Старуха поставила на таганок медную сковородку, разгребла в горнушке пепел, достала из-под него горячие угли, вздула огня, разожгла подложенные под сковородку щепки и положила на нее шаньги [78]. Справившись с делом, она села на судную лавку, что стоит у печи, и стала смотреть на Каргопольского.

Каргопольский, подойдя к полке, перебирал стоявшие на ней зеленые и белые скляницы с водкой, разглядывая их на свет. Подобрав ноги, сложив губы бантиком, бабка ядовито молчала и следила глазами за постояльцем. Облюбовав одну из скляниц, Каргопольский осторожно поставил ее на стол.

— Боишься разобьешь?

— Что хорошее так сразу и не разглядишь. А тут справилась.

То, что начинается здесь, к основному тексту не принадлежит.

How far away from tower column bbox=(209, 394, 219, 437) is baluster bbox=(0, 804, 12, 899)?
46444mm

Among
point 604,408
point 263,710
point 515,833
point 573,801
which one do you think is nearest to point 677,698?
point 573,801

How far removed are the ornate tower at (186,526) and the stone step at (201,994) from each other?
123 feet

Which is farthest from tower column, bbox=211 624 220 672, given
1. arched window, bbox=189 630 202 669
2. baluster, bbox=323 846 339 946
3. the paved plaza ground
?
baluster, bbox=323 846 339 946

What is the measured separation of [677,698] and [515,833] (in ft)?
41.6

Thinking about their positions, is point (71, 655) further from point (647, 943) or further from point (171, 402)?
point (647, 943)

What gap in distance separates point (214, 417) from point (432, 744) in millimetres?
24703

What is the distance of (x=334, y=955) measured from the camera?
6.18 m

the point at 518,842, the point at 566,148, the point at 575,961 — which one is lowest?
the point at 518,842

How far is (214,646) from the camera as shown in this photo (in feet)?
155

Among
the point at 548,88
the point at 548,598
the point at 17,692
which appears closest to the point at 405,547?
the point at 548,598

— Ох, — вздохнула старуха и примахнула головой. — Ведь вот, Михайло, сказываю ему, хорошему человеку: и что это ты к этому зелью проклятущему пристал?

Она кивнула на полку, где рядом выстроились скляницы.

— Что? Нешто от зелья этого польза?

— А не во всем, бабка, польза есть, не во всем. Если бы на свете одна польза жила, то куда бы вреду деваться? А ему ведь во как жить надобно.

— Вот так всегда: скажешь ему дело, а он тебя на смех.

— А что думаешь — в смехе правды, что ль, нет?

— Почему нет? Есть.

вернуться

78

Шаньга — пышка.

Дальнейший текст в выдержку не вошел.